“Quer pasticciaccio brutto de via Merulana” di Carlo Emilio Gadda (Adelphi)

“Quer pasticciaccio brutto de via Merulana” di Carlo Emilio Gadda (1957)

“Quer pasticciaccio brutto de via Merulana” è un romanzo di Carlo Emilio Gadda apparso in rivista nel 1946 e nel 1957 in volume, ampliato, per Garzanti. Oggi è pubblicato da Adelphi. Nel 1959 è diventato un film dalla sceneggiatura approvata dall’autore, “Un maledetto imbroglio”, diretto da Pietro Germi.

Ho letto questo libro perché scelto per il mese di febbraio dal gruppo di lettura “Sulla traccia di Angela” della biblioteca di Pescara “Di Giampaolo”. Il 21 maggio ricorre il cinquantenario della morte di Carlo Emilio Gadda, avvenuta nel 1973.

Cos’è “Quer pasticciaccio brutto de via Merulana”

Questo romanzo nasce come un giallo, ma di fatto non termina, tanto che per la trasposizione cinematografica si è dovuto trovare a forza un colpevole. Pietro Citati, nella raccolta di saggi e articoli “La malattia dell’infinito” (Mondadori 2010), ricorda come lo scrittore avesse pronto un secondo volume, mai uscito e forse esistente in manoscritto chissà dove, e che odiasse la parola “fine” messa dall’editore.

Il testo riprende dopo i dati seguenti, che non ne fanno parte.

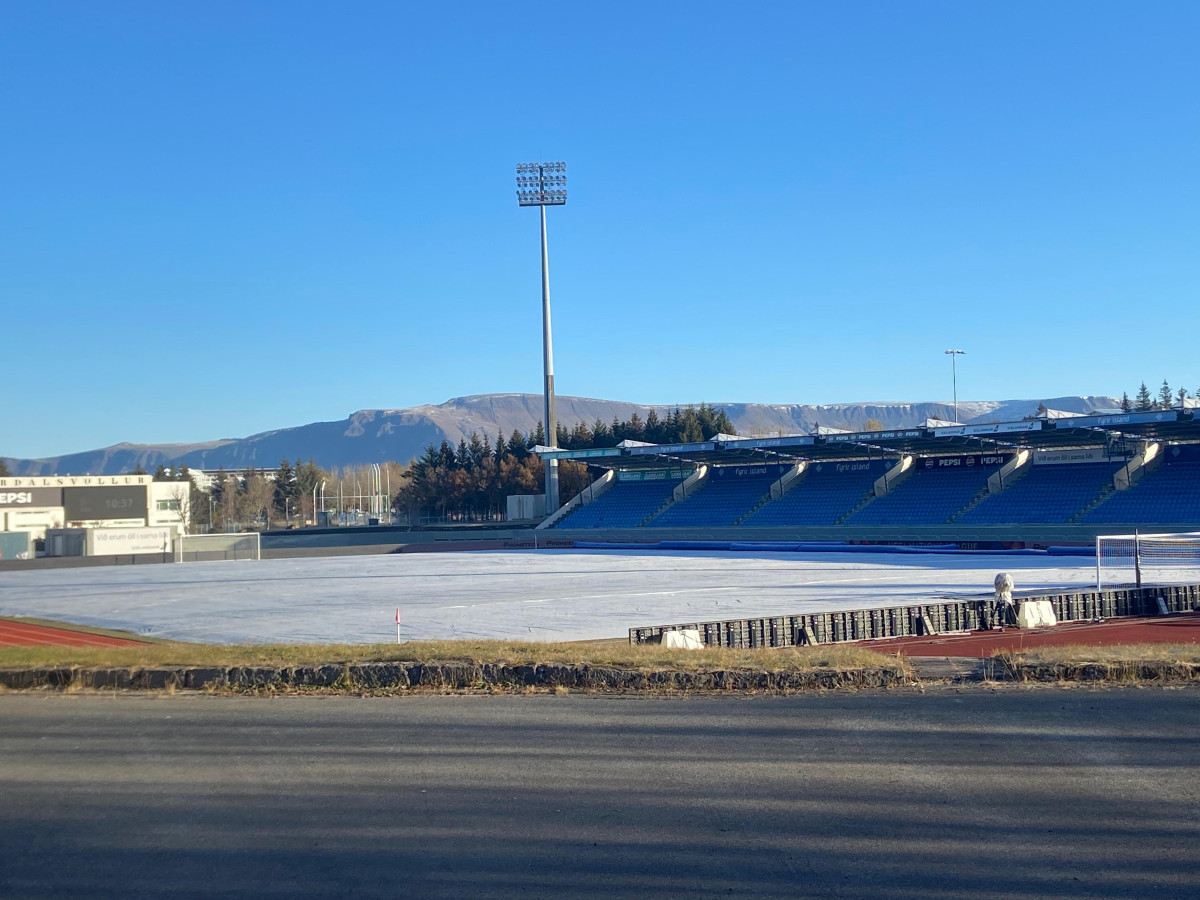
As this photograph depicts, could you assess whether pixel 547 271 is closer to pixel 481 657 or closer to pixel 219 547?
pixel 219 547

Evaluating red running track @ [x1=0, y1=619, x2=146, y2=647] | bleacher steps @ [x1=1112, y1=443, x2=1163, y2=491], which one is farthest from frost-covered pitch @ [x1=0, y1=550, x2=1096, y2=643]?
bleacher steps @ [x1=1112, y1=443, x2=1163, y2=491]

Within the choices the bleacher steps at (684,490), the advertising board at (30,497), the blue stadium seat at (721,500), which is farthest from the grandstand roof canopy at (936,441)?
the advertising board at (30,497)

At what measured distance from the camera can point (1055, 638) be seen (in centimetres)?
1897

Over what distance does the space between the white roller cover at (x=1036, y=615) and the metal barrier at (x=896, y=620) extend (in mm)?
462

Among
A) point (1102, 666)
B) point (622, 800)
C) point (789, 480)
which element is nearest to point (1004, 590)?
point (1102, 666)

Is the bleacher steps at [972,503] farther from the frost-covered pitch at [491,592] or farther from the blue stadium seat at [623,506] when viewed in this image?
the blue stadium seat at [623,506]

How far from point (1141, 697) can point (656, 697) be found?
5058mm

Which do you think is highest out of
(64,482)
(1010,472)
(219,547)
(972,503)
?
(64,482)

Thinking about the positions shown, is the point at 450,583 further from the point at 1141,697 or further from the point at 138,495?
the point at 138,495

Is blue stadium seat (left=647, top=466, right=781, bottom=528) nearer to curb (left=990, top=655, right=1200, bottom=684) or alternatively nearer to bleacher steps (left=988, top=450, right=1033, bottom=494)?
bleacher steps (left=988, top=450, right=1033, bottom=494)

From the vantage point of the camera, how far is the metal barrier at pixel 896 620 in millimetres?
19219

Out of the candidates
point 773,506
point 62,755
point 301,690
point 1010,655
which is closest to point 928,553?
point 773,506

Al centro della trama c’è un omicidio in via Merulana, preceduto da una rapina in un appartamento che forse è collegata e forse no. Il romanzo ruota intorno ai gioielli spariti dalla casa dell’assassinata e agli indiziati. E, sorprendentemente, anche al tema della maternità negata.

Punti di debolezza

Mentre ascoltavo “Quer pasticciaccio brutto de via Merulana”, nonostante l’interpretazione magnifica di Fabrizio Gifuni, mi è stato chiaro che non è un libro da leggere per scoprire il colpevole.

Solo i più bravi riusciranno a seguire la trama; gli altri dovranno accettare di perdersi.

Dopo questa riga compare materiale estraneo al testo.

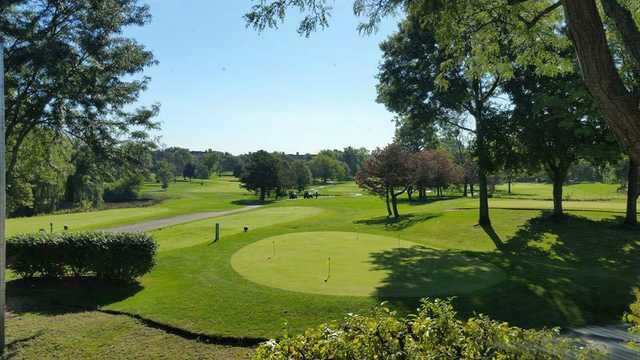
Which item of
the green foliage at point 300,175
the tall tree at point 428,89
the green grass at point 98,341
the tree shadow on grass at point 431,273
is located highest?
the tall tree at point 428,89

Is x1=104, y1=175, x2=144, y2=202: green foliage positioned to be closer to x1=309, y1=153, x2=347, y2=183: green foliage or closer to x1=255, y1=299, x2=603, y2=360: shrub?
x1=309, y1=153, x2=347, y2=183: green foliage

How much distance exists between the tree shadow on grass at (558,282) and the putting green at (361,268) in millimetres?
195

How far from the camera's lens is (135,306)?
11.5 meters

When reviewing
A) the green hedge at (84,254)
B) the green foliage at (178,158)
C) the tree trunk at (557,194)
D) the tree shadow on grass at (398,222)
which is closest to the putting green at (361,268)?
the green hedge at (84,254)

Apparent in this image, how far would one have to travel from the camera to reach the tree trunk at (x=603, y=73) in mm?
4676

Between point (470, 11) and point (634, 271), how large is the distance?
38.8 feet

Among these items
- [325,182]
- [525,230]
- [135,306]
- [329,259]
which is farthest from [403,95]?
[325,182]

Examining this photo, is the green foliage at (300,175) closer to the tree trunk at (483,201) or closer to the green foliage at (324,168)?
the green foliage at (324,168)

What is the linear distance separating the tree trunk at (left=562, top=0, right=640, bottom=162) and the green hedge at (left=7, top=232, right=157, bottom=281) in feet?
42.3

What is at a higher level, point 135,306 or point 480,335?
point 480,335

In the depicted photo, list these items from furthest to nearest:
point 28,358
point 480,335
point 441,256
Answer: point 441,256, point 28,358, point 480,335

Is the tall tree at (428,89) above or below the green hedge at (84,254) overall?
above

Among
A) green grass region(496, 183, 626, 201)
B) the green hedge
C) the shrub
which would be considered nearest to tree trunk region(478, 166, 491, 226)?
the green hedge

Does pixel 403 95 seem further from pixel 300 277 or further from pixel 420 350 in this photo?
pixel 420 350
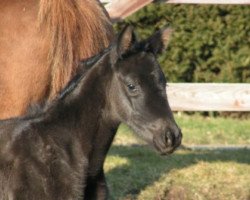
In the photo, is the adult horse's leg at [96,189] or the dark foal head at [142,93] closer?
the dark foal head at [142,93]

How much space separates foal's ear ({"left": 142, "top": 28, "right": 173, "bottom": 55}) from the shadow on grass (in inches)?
99.8

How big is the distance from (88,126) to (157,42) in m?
0.56

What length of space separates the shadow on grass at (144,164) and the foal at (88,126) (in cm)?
240

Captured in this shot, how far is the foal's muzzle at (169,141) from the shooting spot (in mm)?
4141

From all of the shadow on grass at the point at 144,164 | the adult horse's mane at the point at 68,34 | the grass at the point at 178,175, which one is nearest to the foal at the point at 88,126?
the adult horse's mane at the point at 68,34

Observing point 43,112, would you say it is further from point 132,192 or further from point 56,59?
point 132,192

È un perdersi leopardiano, in cui le armi della comprensione andranno deposte per far sì che i flutti delle parole sommergano il lettore, riempiendolo di stupore.

“A ora a ora un torracchio impreveduto sulla groppa del tumulo a scrutare e a riconoscere chi da molti mesi non passa, oggi sì. Col tetto d’un piovente solo, come un berretto sugli occhi, i muri abbruciati dall’astate senza scampo, scialbati dalle brode di libeccio, rasciugati dalla solitudine”

Il punto non è tanto il romanaccio, quanto la capacità esplosiva con cui Gadda sembra inventare, partorire, allevare e uccidere nuove parole e nuove espressioni. Spesso sembra applicare all’italiano lo “shift” inglese, che permette di partire da un’unica matrice e farne sostantivo, verbo, aggettivo, participio presente e – alla fine – quello che si vuole.

“Il mondo delle cosiddette verità, filosofò, non è che un contesto di favole, di brutti sogni, al che soltanto la fumea dei sogni e delle favole può aver nome verità ed è su delle povere foglie la carezza di luce”.

Lo stile di Carlo Emilio Gadda è più che ricercato: è apparentemente impossibile. È in grado di disegnare arabeschi difficilissimi da seguire, che spazientiscono e inducono a rinunciare.

Però, però, però…

L’ascolto dell’audiolibro per me è stato fondamentale: mi ha permesso di andare oltre la trama e apprezzare questo libro per la forza del linguaggio.

Il bello è che Pietro Citati ricorda un Carlo Emilio Gadda amante della conversazione semplice, assolutamente non ricercata:

“Mi piaceva moltissimo ascoltarlo. Parlava con quella nobile semplicità, quella sovrana chiarezza, quella complessa sobrietà (…) con cui parlavano Manzoni e Leopardi, secondo l’antica tradizione italiana. Non era mai difficile o pomposo: non ricercava acutezze; solo, talvolta, qualche parola di origine scientifica o qualche qualche metafora. Il ritmo delle frasi era lento, grave e posato”

Una volta accettato di rinunciare a seguire la trama, ho potuto apprezzare la forza di questo romanzo, che risiede nei personaggi. Hanno una fortissima presenza scenica, carnale e profonda. Più di tutti mi ha colpito lo spazio dedicato a Zamira. La donna è descritta, a partire dal suo odore, come una creatura selvatica e povera, totalmente alla mercé delle persone e del sistema, tanto che persino chi la sta interrogando si permette, a un certo punto, di toccarla.

“Quer pasticciaccio brutto de via Merulana” è un romanzo che piacerà agli amanti della scrittura pirotecnica.